Exclusive: Wiener Holocaust Library has digitised more than 150,000 items including letters, pamphlets and photos

One of the world’s largest Holocaust archives is accessible online for the first time after a three-year digitisation of much of the collection.

Announced on Holocaust Memorial Day, the Wiener Holocaust Library’s new online platform includes more than 150,000 items collected over nine decades. Users can view letters, pamphlets and photographs that record the rise of fascism in Britain and Europe.

The director of the library, Dr Toby Simpson, said the project had been in the works for more than 10 years and he hoped it would help it find a new audience of scholars and become a “new way of bearing witness in the digital age”.

Some of the most fascinating items are Tarnschriften or “hidden writings” – anti-fascist propaganda hidden in everyday items including powder shampoo and tea leaves. Concealed in luggage and smuggled across borders into Germany, the writing was one of the few ways for Germans to become aware of the Nazis’ activities.

“They’re camouflaged anti-Nazi pamphlets,” said Simpson. “They wanted to get the message into Germany, it was impossible for people to get that literature from any other source. If anyone was caught with anti-Nazi material they could be beaten up or arrested by the Gestapo.”

He added: “The disguises were incredibly elaborate, one included instructions for how to take care of your cactus. The hope was that if your luggage was searched on the train they would hopefully just pass over it and not realise what you were carrying.”

Each year the library receives about 50 collections, which can range from a few letters donated by individuals to entire archives, such as the dozens of boxes of material it received from the Jewish Committee for Relief Abroad, an organisation that helped displaced people.

··········

Edit the stretch of the article from "Each year the" through "helped displaced people." by changing "displaced people" to "refugees", and give that stretch in full.

[Records from a data source]
··········

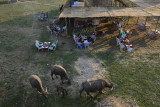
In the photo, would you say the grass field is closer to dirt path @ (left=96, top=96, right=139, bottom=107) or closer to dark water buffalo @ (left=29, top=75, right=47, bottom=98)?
dirt path @ (left=96, top=96, right=139, bottom=107)

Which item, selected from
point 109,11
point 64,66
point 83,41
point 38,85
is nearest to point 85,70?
point 64,66

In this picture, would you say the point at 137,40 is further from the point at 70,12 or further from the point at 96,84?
the point at 96,84

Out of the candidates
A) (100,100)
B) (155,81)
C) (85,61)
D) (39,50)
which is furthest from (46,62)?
(155,81)

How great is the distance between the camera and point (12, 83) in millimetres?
9719

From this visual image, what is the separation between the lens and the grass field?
28.0ft

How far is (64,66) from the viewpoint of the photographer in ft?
37.4

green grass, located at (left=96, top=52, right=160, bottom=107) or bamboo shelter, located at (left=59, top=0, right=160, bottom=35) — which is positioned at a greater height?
bamboo shelter, located at (left=59, top=0, right=160, bottom=35)

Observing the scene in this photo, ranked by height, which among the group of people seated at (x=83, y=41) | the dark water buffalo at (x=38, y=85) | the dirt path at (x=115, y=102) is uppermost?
the group of people seated at (x=83, y=41)

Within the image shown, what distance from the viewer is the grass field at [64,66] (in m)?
8.53

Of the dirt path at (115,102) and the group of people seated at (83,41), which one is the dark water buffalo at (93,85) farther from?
the group of people seated at (83,41)

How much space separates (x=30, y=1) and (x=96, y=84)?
104 feet

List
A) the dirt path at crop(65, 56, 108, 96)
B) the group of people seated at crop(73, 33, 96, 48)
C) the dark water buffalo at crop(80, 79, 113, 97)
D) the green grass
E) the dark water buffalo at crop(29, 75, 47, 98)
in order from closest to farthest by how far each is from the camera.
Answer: the dark water buffalo at crop(80, 79, 113, 97) < the dark water buffalo at crop(29, 75, 47, 98) < the green grass < the dirt path at crop(65, 56, 108, 96) < the group of people seated at crop(73, 33, 96, 48)

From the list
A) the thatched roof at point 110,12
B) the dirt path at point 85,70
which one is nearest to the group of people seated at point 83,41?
the dirt path at point 85,70

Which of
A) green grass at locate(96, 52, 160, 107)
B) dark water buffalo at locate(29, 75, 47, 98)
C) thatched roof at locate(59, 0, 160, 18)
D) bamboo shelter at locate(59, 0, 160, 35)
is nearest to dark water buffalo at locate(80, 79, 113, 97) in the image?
green grass at locate(96, 52, 160, 107)
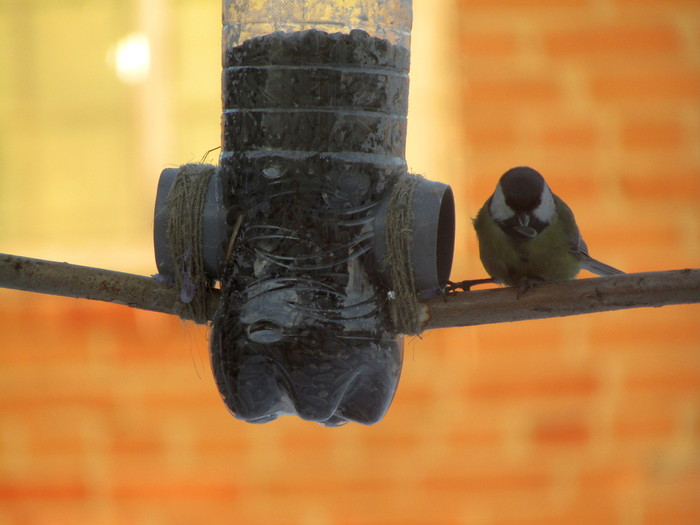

··········

The reply -
Each year the library receives about 50 collections, which can range from a few letters donated by individuals to entire archives, such as the dozens of boxes of material it received from the Jewish Committee for Relief Abroad, an organisation that helped refugees.